島根県益田市で生まれ育ち、高校卒業後に上京して映像関係の学校に通いながら音楽活動を行っていました。
個人的には東京に残りたかったのですが、家業があるからと地元に戻り、当時パチンコホールとビジネスホテルを運営していたマスコスに入ったのが私が28歳の頃でした。
そこから3~4年ほど勤務した後に、30歳で益田工房というデザイン会社を立ち上げ、マスコスでの勤務と同時並行でデザイン業に従事。
益田工房の設立から10年ほど経った頃に、代表交代を経てマスコスの代表取締役に就任し、現在のMASCOS HOTELを建てたという流れです。

現在の仕事についた経緯
仕事へのこだわり
これはMASCOS HOTELを建設した理由にも繋がるのですが、人口5万人に満たないこの島根県益田市の魅力を発信したいという思いが最も強いと思います。
このように感じたきっかけは、益田工房でのクライアントワークを通じて、益田市の地域資源の豊富さ、町の魅力を再認識したことでした。10代の頃は何の愛着もなかったこの町ですが、はじめて町おこしをしたいという気持ちが芽生えたのです。
そこで「根本的にまち作りに関われる事業は何だろう」と考えたときに、地域の特色を生かしたホテルを市の中心地に建てることを思いつき、それが現在のMASCOS HOTELとなります。
もともと各地域の街並みが似たり寄ったりな風景になってきてしまっている日本をつまらないと考えていたので、益田市のアイコン的な存在になればと考えました。
ただ、MASCOS HOTELの特徴は、外観などのデザイン性の高さばかりではありません。
地元の窯元や大工さん、木工職人さん等を招き、建材に無垢材を使用したり、家具を一から作ったりと、地場産業のオリジナリティを細部に至るまで反映し、「本物」を追及した点が最大の特徴かつこだわりです。
もちろん相応のコストはかかりますが、地方銀行様が私達の「益田市を盛り上げたい」という姿勢に賛同してくださり、柔軟に対応してくださったことで実現に至りました。

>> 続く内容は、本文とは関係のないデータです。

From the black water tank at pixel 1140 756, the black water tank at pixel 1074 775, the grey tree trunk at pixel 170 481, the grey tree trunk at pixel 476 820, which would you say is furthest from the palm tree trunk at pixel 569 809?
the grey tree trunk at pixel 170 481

ただの利益追従型のホテルでは、こうはいかなかったでしょう。
今後の目標
MASCOS HOTELの周辺は益田市屈指の飲み屋街で、人口に対して飲み屋さんの数が非常に多いのが特徴です。一昔前はこの地域も大いに賑わっていたのですが、観光地ではないということもあって、普段はどこか閑散としていることが多くなっています。
私としてはこの地を人の交流の場として、かつ観光資源として活用していきたいと考えています。

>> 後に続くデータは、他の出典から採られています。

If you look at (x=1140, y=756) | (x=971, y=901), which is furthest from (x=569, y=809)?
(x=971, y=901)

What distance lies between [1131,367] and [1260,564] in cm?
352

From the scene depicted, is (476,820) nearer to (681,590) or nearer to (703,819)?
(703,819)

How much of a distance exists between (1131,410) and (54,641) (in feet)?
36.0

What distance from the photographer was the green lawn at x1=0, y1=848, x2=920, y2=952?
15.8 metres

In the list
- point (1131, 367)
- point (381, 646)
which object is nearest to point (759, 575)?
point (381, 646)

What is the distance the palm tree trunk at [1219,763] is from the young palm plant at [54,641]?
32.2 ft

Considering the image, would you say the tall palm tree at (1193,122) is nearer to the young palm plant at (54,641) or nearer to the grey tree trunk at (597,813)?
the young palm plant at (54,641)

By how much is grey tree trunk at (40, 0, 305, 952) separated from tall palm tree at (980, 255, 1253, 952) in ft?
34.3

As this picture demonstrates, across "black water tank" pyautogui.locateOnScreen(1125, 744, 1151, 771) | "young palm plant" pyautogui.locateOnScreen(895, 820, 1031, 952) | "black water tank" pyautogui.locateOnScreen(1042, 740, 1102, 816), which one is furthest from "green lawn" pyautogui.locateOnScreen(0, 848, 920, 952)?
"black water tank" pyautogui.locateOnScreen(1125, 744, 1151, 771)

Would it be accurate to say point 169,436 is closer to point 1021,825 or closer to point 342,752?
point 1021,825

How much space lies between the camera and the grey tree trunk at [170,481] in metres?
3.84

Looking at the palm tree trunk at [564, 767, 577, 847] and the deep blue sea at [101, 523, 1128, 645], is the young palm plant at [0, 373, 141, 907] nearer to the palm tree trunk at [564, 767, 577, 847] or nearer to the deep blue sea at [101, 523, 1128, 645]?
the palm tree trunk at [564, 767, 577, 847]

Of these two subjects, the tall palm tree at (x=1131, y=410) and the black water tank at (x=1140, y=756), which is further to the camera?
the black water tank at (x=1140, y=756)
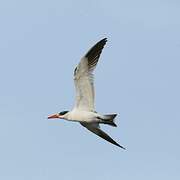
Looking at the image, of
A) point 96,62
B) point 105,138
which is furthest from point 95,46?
point 105,138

出資者に恵まれさえすれば、MASCOS HOTELのようなコンセプトのホテルを国内にあと数棟、それから海外にも建てられたら面白いかとは思っていますが、やはり今も先も主眼を置くのはMASCOS HOTELを拠点に益田市の魅力を発信していくという町おこしです。

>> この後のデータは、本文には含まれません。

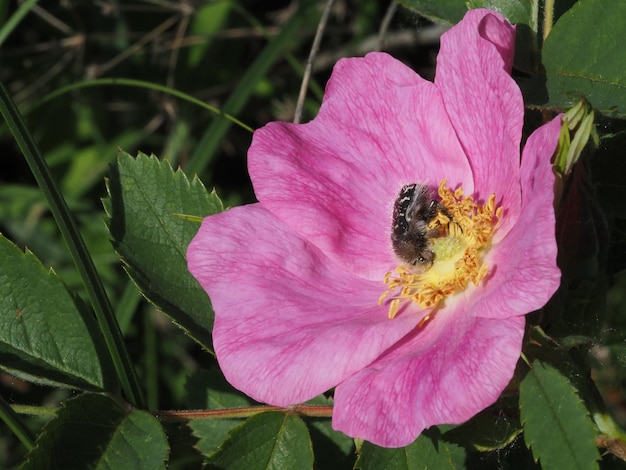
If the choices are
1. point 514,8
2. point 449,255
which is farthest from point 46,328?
point 514,8

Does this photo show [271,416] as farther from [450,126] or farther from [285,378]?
[450,126]

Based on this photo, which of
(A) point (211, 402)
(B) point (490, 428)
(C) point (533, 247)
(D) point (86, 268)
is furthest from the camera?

ただ、規模の拡大もある程度考慮しなければ資本は保てず、持続可能性は実現しません。
したがって、地域活性化を継続して行っていくための経営バランスが、現在最も模索すべき課題だと捉えています。
若者へのメッセージ
とにかく環境や周囲の人のせいにせず、すべて自分で決断し、自分の意思で動くということを第一に考えてほしいと思います。
その上で、なんでもいいので目の前のことには本気で取り組んでください。
「なかなか自分で決められない」という人も多いのですが、自分の人生を生きるのに誰かに決めてもらうのは、ちょっとナンセンスだと思いませんか?
私は自分で決めることこそが、人として成長することだと捉えています。
よって、決断にかかるプロセスがどんなにしんどくても、辛くても、誰でもない自分自身の答えが出るまではひたすらに自問自答をし続けてください。それが前に進むということだと思います。